Trouble is, over a lifetime of an application, what is "enough" will change. Because the number of your customers can change, your two thousand invoices can become twenty thousand. Therefore, performance tuning becomes part of application maintenance. And that does not mean that you'll be always tuning your application, just means that you have to keep an eye on its performance, so it would be more precise to say that is monitoring what's actually part of the standard maintenance process. Actual tuning happens when the monitoring detects something going wrong.

But you want to avoid that, right? Because tuning is an expensive process that does not deliver a clear business case, unless it belongs to the survival dimension. The question is, can I really having performance monitoring at least outside of the normal maintenance activities?

And again, the answer is both yes and no. No, unless you're always right in your business forecasts and the numbers you're playing with don't change over the application lifetime. Remember, we're talking three to five years minimum application lifetime. Are you so confident?

And yes because there's an easy way of avoiding it entirely. In essence when you plan your system there is a stage that we'll call "capacity planning", which is what you're supposed to do when you specify your system hardware. The trick is very simple: take the hardware specs recommended by application vendor/developer/consultant and triple them. No, better make them four times better. In all dimensions, not just 4x disk space, but also 4x memory and 4x CPU speed. But don't set that system as your dev or test environment. Keep the test environment on the vendor/developer/consultant original specifications and make them comply with your performance requirements on that environment. Sounds extreme?

Perhaps you are thinking "why just make the performance requirements four times better and set up a test system that is equal to the live one? would that be more supportable?" If you're in the kind of environment where quality of application support depends on having the exact same hardware for test and live, you probably stopped reading the article a while ago, because you belong to the minority that develops operating systems, those pieces of software that isolate applications from the hardware they are running in. I'm not advocating that you choose different architectures, such as testing on Intel and deploying on SPARC, just that you get a scalable enough platform that allows you to set up different environments for test and live. Besides, in the long run, your test and live systems will in fact will be different. It only takes an expensive HW upgrade to realize that you don't need the fastest and more expensive disks on earth for your test environment. In the realm of business applications, that just does not happen.
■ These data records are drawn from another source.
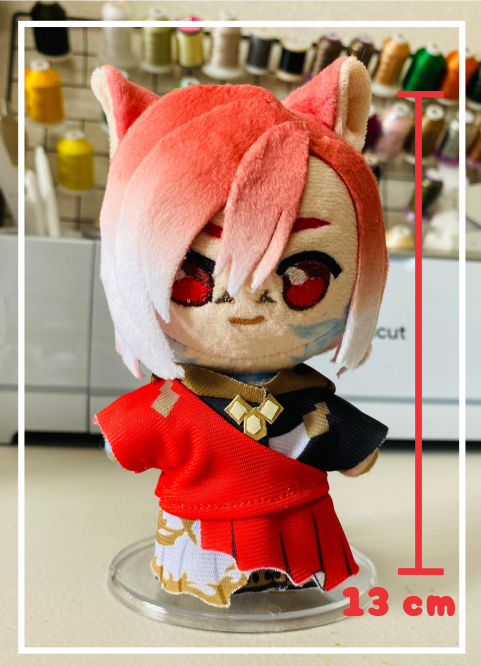 Pocket G'raha Tia the Crystal exarch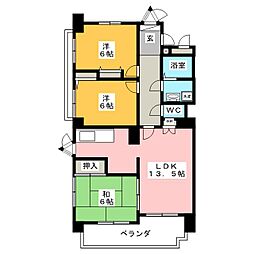Ｍ．Ｓアネックス鷺沼
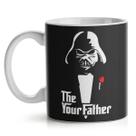 Caneca Geek Side - The Your Father Caneca Geek Side - The Your Father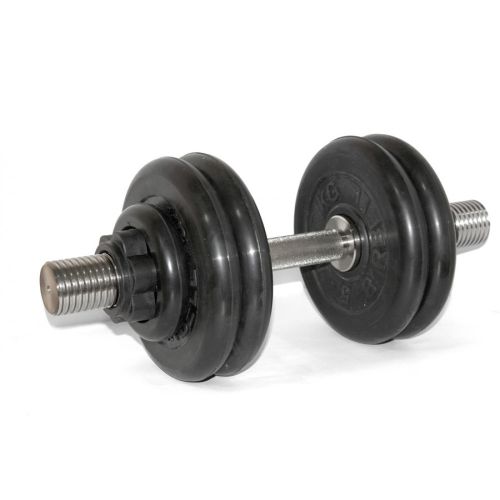 Гантель разборная 29 кг MB Barbell MB-FdbM-St29 Гантель разборная 29 кг MB Barbell MB-FdbM-St29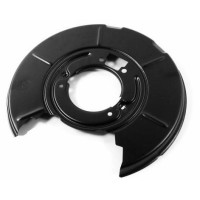 Osłona tarcza kotwiczna tył lewa BMW E36 E46 Z4 E85 E86 316 318 320 323 325 328 - 34211158991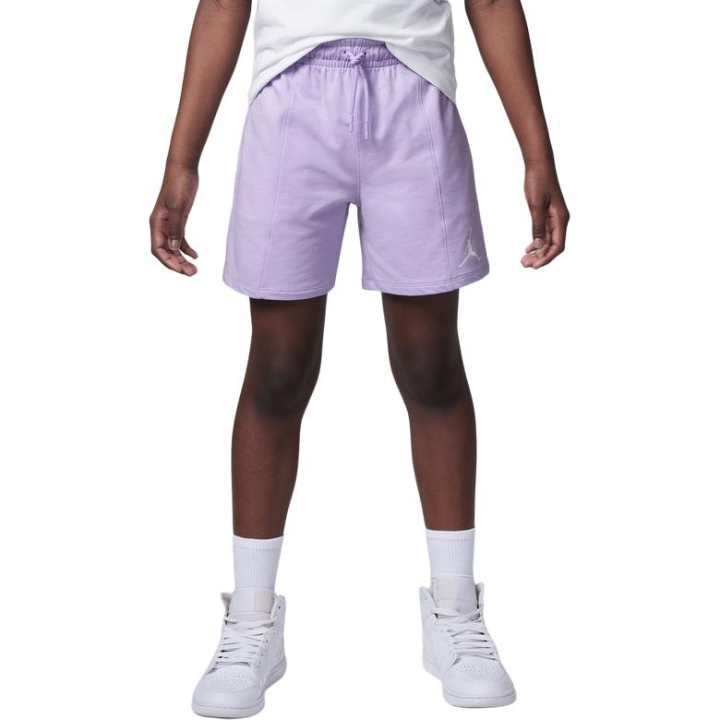 Jordan Jordan Jumpman Shorts Kids' Frost Purple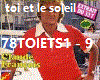 toi et le soleil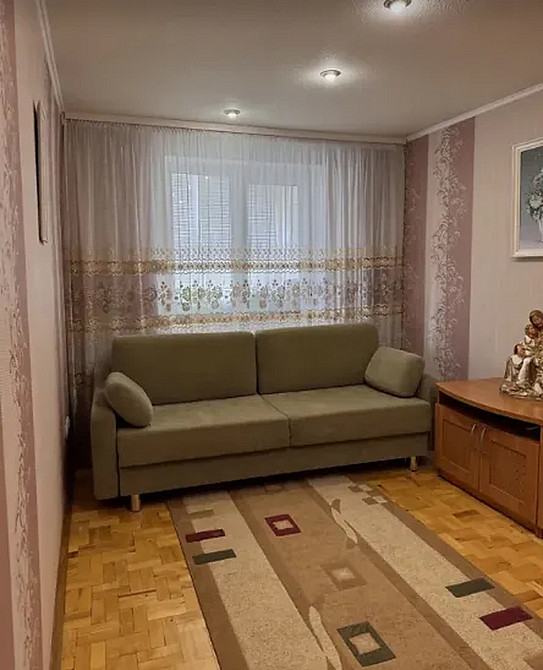 Продаж Квартира 3-кімнатна, 9/16 поверх на Рабочая ул., 65 Дніпро - фото 17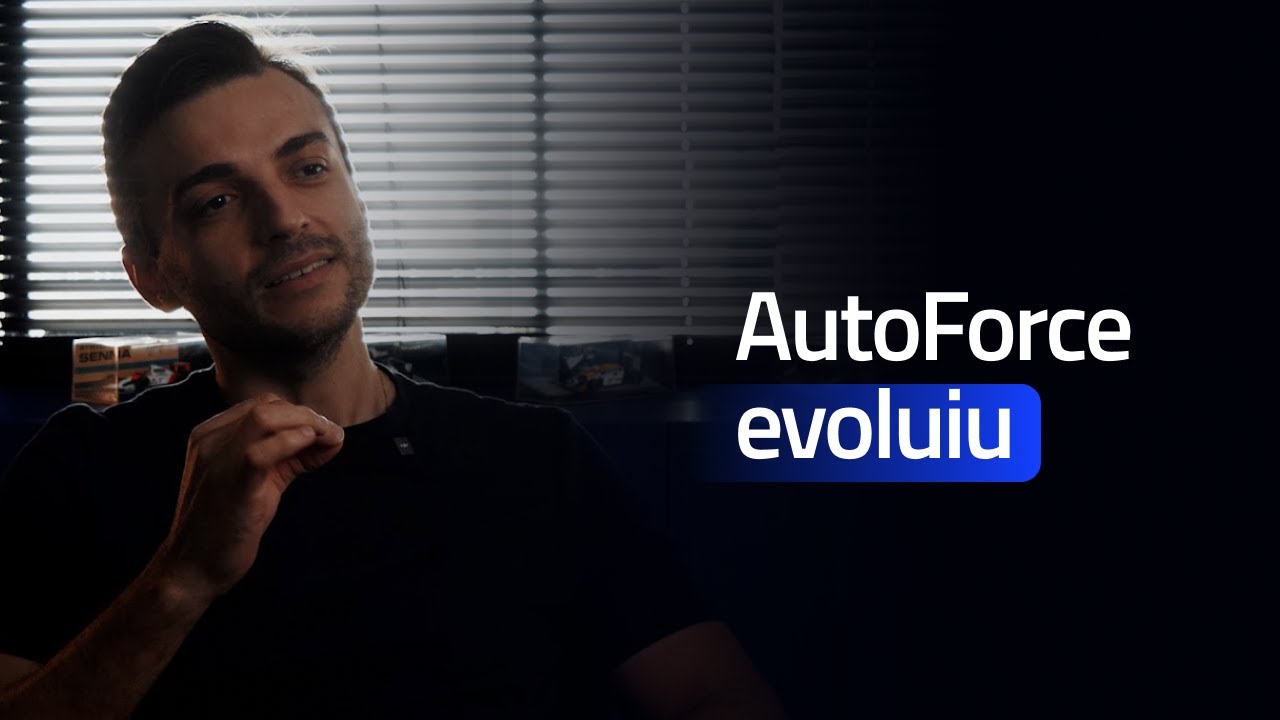 AutoForce: 10 anos acelerando a transformação digital do setor automotivo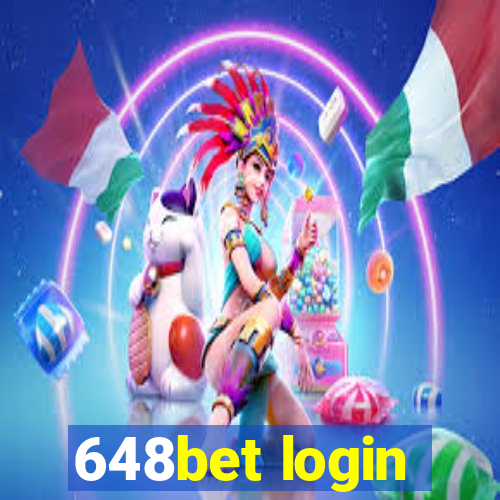 648bet login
You need some discipline, because invariably there will be performance tests that pass on the live environment and fail on the test one. Avoid being tolerant, this will become over time more frequent and will inevitably lead to performance problems because it will make the developer/vendor less disciplined. Set your performance goals on test, and have in your head some rough numbers that will allow you to predict how it will scale on live.

If you're willing to go this route, be prepared. First, the live system is going to be expensive. Very expensive. Second, the pressure will grow on accepting performance results as they are going to appear on the live system, not on the test one. Third, the 4x figure is based on experience, not hard data. After all, you're buying four times the system that is supposedly run your application well. Only a lot of experience and, if they exist, learnings from past experiences, will make your point strong enough to allow the increased hardware price.

It's your risk, you manage it

Did I mentioned that before? Yes, as always you're facing a balancing decision. Spend more than you theoretically need or face the performance problem later. In a business context, there's nothing that cannot be prevented or mitigated by javascript:void(0)adding money to it. It's just that sometimes it's too much money.

If you choose the traditional route, accept that at some point in time, your monitoring will scream tuning at you. Set aside some budget for performance improvements, it will be much easier to justify.